Item 1.01. Entry into a Material Definitive Agreement.





Two Trees Merger Agreement


On February 13, 2023, MDwerks, Inc. (the "Company") entered into a Merger Agreement (the "Merger Agreement"), dated as of February 13, 2023, by and between the Company, MD-TT Merger Sub, Inc., a wholly owned subsidiary of the Company ("Merger Sub") and Two Trees Beverage Co. ("Two Trees"). The Company, Merger Sub and Two Trees may be referred to herein collectively as the "Parties" and separately as a "Party."

The Merger Agreement provides that, subject to the terms and conditions set forth in the Merger Agreement, the Parties wish to effect a business combination through a merger of Merger Sub with and into Two Trees (the "Merger"), subject to the terms and conditions set forth in the Merger Agreement, with Two Trees continuing as the surviving corporation ("Surviving Corporation"). As a result of the Merger, the certificate of incorporation of Two Trees as in effect immediately prior to the closing date will be the certificate of incorporation of the Surviving Corporation, and the bylaws of Two Trees as in effect immediately prior to the closing date will be the bylaws of the Surviving Corporation.

Pursuant to the terms of the Merger Agreement, at the closing of the Merger, the Company's Board of Directors (the "Company Board") will be expanded and a number of persons as named by Two Trees will be named to the Company Board such that such persons comprise a majority of the Company Board, and the Company Board as such newly constituted will name or replace any officers of the Company as it may determine. In addition, at the closing of the Merger, the directors and officers of Two Trees as in place immediately prior to the closing will remain in place as the directors and officers of the Surviving Corporation.

The Board of Directors of Merger Sub and the Company Board unanimously approved the transactions contemplated by the Merger Agreement, including the Merger, and the Company as the sole stockholder of Merger Sub approved the Merger Agreement and the Merger.

In consideration of the Merger Agreement, at the effective time of the Merger, each of the holders of Two Trees stock, subject to certain exceptions set forth in the Merger Agreement, shall have the right to convert all of the shares of Two Trees stock into a total of 60,000,000 shares of Company common stock, which shall be apportioned between the Two Trees stockholders, pro rata, based on the number of shares of Two Trees stock held by each of the Two Trees stockholders as of the closing of the Merger (the "Merger Consideration").

Under the Merger Agreement, at the effective time of the Merger, each of the issued and outstanding shares of common stock of Two Trees, subject to certain exceptions set forth in the Merger Agreement, shall be converted into shares of the Company's common stock.

At the effective time of the Merger, shares of Two Tree's common stock generally will be treated in the following manner:





  ? (1) Any shares of Two Trees common stock held as treasury stock or held or
    owned by Two Trees or Merger Sub immediately prior to the effective time of
    the Merger will be canceled and retired and will cease to exist, and no
    consideration will be delivered in exchange therefor; and (2) each share of
    Two Trees common stock outstanding immediately prior to the effective time of
    the Merger, excluding shares to be canceled pursuant to (1) herein and
    excluding shares of Two Trees common stock who have exercised and perfected
    appraisal rights for such shares in accordance with the Delaware General
    Corporation Law, will be automatically converted solely into the right to
    receive a number of shares of Company common stock equal to those set forth in
    the Merger Consideration.

TASK GOAL: Translate this sentence from the merger filing into French: "The Board of Directors of Merger Sub and the Company Board unanimously approved the transactions contemplated by the Merger Agreement, including the Merger, and the Company as the sole stockholder of Merger Sub approved the Merger Agreement and the Merger."

Data items

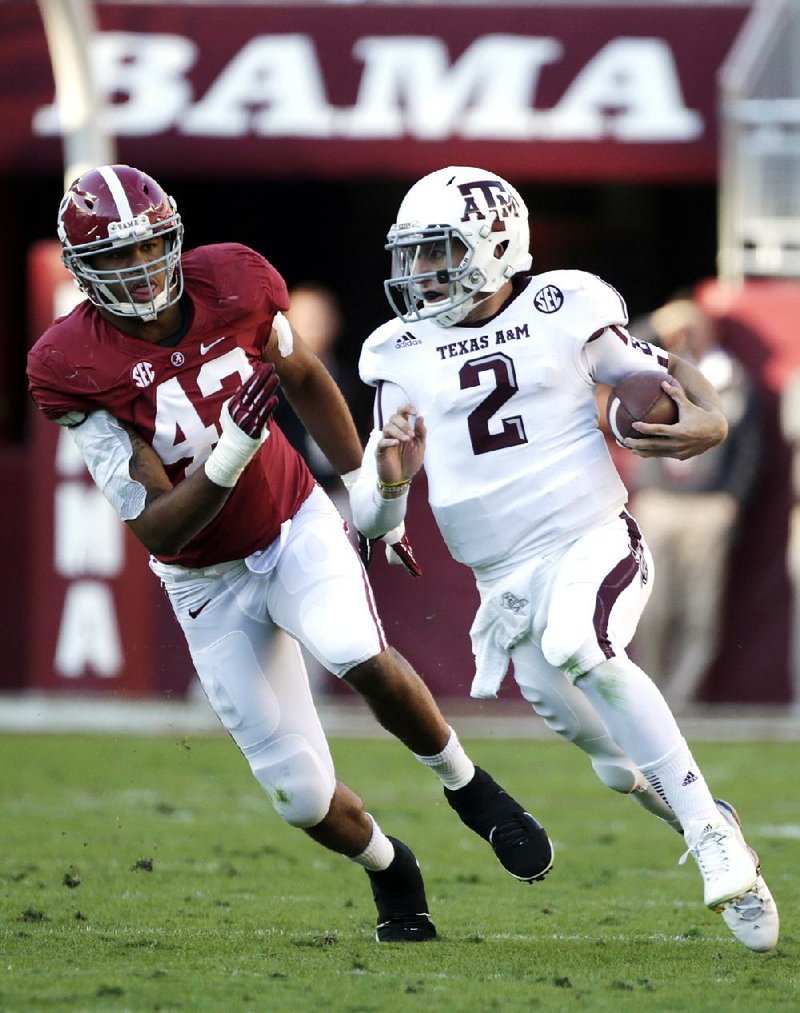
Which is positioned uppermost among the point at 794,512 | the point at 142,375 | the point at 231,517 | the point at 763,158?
the point at 142,375

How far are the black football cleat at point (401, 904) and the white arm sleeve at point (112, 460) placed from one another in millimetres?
1086

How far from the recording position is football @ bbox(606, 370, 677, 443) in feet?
14.4

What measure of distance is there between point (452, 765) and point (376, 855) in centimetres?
30

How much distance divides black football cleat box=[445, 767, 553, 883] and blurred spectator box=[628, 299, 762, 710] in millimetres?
4794

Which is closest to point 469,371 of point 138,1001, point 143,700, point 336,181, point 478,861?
point 138,1001

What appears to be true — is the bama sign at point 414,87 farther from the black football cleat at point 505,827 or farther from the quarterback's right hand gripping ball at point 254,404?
the quarterback's right hand gripping ball at point 254,404

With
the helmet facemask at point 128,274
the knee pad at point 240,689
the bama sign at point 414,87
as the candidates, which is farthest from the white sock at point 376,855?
the bama sign at point 414,87

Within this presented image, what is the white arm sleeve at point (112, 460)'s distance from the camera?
443 cm

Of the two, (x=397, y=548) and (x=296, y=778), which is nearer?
(x=296, y=778)

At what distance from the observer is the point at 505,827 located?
181 inches

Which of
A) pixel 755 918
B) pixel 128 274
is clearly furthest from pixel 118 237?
pixel 755 918

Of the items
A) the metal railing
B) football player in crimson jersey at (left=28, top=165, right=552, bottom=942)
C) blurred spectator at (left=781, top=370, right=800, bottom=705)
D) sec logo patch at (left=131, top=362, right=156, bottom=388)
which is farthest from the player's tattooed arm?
the metal railing

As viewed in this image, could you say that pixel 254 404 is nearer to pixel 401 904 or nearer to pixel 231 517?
pixel 231 517

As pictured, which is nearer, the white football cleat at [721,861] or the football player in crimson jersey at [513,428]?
the white football cleat at [721,861]
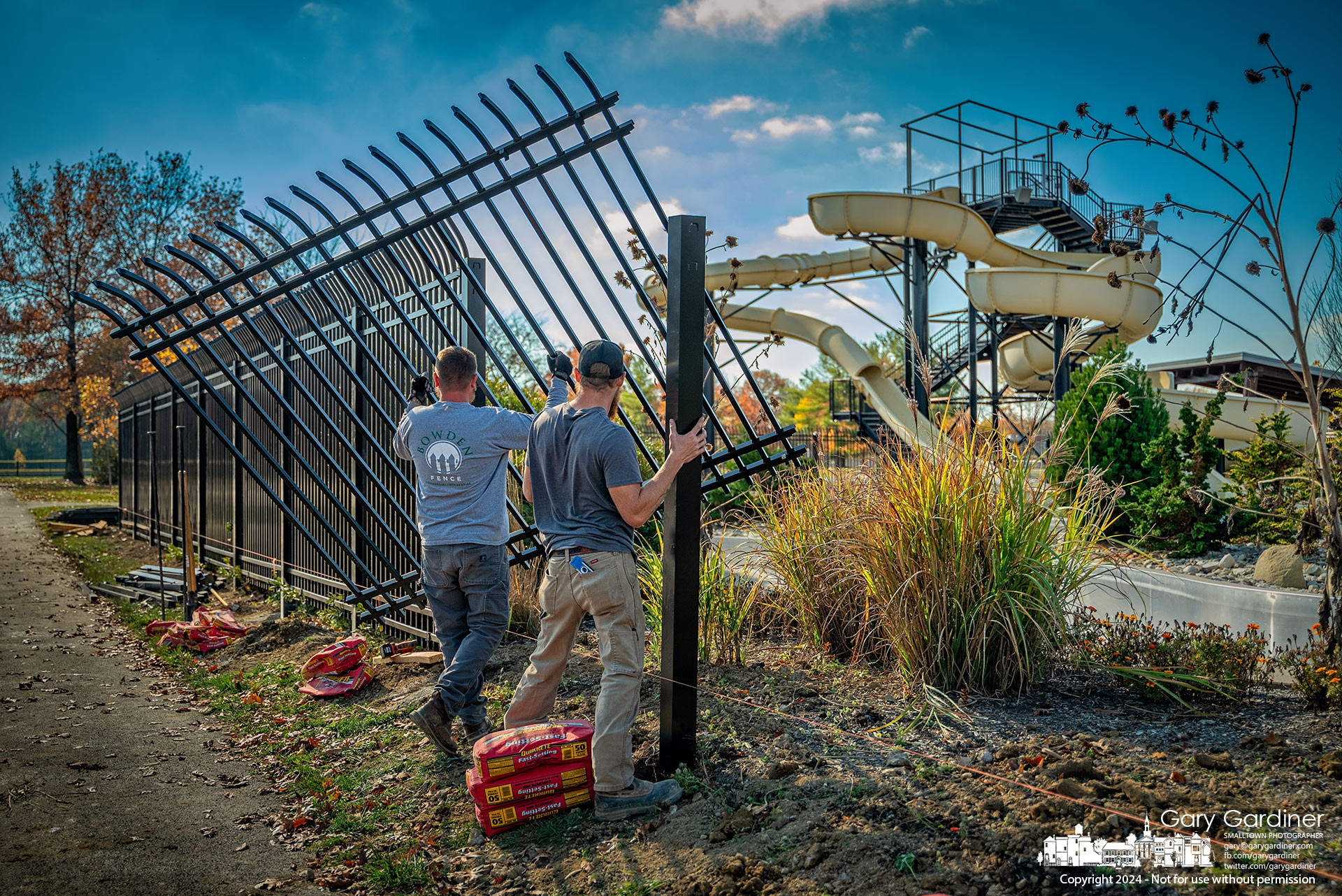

SOLUTION FOR THIS EXERCISE: Le conseil d'administration de Merger Sub et le conseil d'administration de la Société ont approuvé à l'unanimité les opérations envisagées par l'accord de fusion, y compris la fusion, et la Société, en sa qualité d'actionnaire unique de Merger Sub, a approuvé l'accord de fusion et la fusion.